Ziel dieser Studie war, zum einen Qualitätsstandards für ein Radschnellverbindungsnetz zu entwickeln, die in einen Leitfaden mit dem Titel der „Bayerische Weg“ Eingang finden sollen. Zum anderen wurde die technische, verkehrliche und wirtschaftliche Machbarkeit einzelner Trassen für Radschnellverbindungen in der Region geprüft. Unterstützt wurde dieses Vorhaben vom Bayerischen Staatsministerium des Inneren, für Bau und Verkehr sowie der Arbeitsgemeinschaft fahrradfreundliche Kommunen in Bayern e.V.

Der „Bayerische Weg“

Neu an der angestrebten Lösung ist die Konzipierung eines Radschnellverbindungsnetzes, das nicht an der Ortsbebauung endet, sondern auch weiter in die dicht besiedelten städtischen Bereiche geführt und in das schon bestehende Radwegenetz integriert werden kann. Die definierten Qualitätsstandards für das Radschnellverbindungsnetz umfassen daher drei Stufen, die je nach Nutzeraufkommen, Verkehrsbedeutung und örtliche Gegebenheiten zum Einsatz kommen sollen:

- Radschnellwege
- Radhauptverbindungen
- Radverbindungen

Radschnellverbindungsnetz

Aus den anfänglich 21 Korridoren wurden im Laufe der beauftragten Studie anhand verschiedener Bewertungskriterien, wie beispielsweise Netzbedeutung, Pendlerbeziehungen, Einwohner, Arbeits-, Studien- und Schulplätze sowie regionale Freizeiteinrichtungen, sieben Korridore ausgewählt, für die in einer Machbarkeitsuntersuchung detaillierte Trassenführungen mit Maßnahmenvorschlägen erarbeitet und die Umsetzbarkeit der entwickelten Qualitätsstandards geprüft wurden.
Die Machbarkeitsuntersuchung ergab, dass von den sieben näher untersuchten Trassen vier für eine Umsetzung als Radschnellwege geeignet sind, da hier mehr als 90 Prozent der Stecken und Knoten der jeweiligen Trassen auf Niveau des höchsten Standards umgesetzt werden können:

- Nürnberg - Erlangen
- Nürnberg - Fürth
- Nürnberg - Oberasbach/Zirndorf/Stein
- Erlangen - Herzogenaurach

Außerdem ergab die Untersuchung, dass sich drei weitere Trassen als Radhauptverbindungen eignen:

- Erlangen - Fürth
- Nürnberg - Lauf an der Pegnitz
- Nürnberg - Schwabach

Hier können zwischen 80 und 90 Prozent der Strecken und Knoten der jeweiligen Trassen im Standard von Radhauptverbindungen umgesetzt werden.

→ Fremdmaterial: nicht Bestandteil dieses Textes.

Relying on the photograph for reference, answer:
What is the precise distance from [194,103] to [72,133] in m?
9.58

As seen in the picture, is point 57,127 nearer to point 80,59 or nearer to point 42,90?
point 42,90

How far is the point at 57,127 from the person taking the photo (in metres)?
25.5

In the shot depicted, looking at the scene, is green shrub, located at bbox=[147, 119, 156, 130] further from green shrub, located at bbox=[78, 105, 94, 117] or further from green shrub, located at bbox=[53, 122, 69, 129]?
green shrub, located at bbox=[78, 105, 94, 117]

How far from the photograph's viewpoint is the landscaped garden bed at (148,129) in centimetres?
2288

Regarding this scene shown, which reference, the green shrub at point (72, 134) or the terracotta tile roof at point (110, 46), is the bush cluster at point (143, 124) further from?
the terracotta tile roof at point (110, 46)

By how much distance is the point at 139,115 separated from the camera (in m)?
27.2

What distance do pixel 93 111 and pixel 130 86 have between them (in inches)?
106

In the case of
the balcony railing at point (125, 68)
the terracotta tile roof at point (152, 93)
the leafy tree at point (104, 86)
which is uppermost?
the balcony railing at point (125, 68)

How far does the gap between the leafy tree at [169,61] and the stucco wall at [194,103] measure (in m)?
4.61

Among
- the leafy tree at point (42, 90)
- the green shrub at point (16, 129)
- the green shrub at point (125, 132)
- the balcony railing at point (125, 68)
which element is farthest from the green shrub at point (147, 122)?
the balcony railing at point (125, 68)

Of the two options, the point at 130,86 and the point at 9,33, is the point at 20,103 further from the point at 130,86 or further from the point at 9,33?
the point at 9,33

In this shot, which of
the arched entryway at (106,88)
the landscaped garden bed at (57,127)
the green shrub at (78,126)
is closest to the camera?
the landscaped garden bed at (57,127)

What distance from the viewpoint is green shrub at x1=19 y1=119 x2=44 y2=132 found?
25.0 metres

Entwurf Radschnellverbindungen

Quelle: Planersocietät et al. 2016

Mit den Ergebnissen der Machbarkeitsstudie Radschnellverbindungen liegt nun eine umfangreiche und bereits sehr detaillierte Grundlage vor, auf deren Basis die erforderlichen nächsten Schritte zur Realisierung eines Radschnellverbindungsnetzes in der Region unternommen werden können.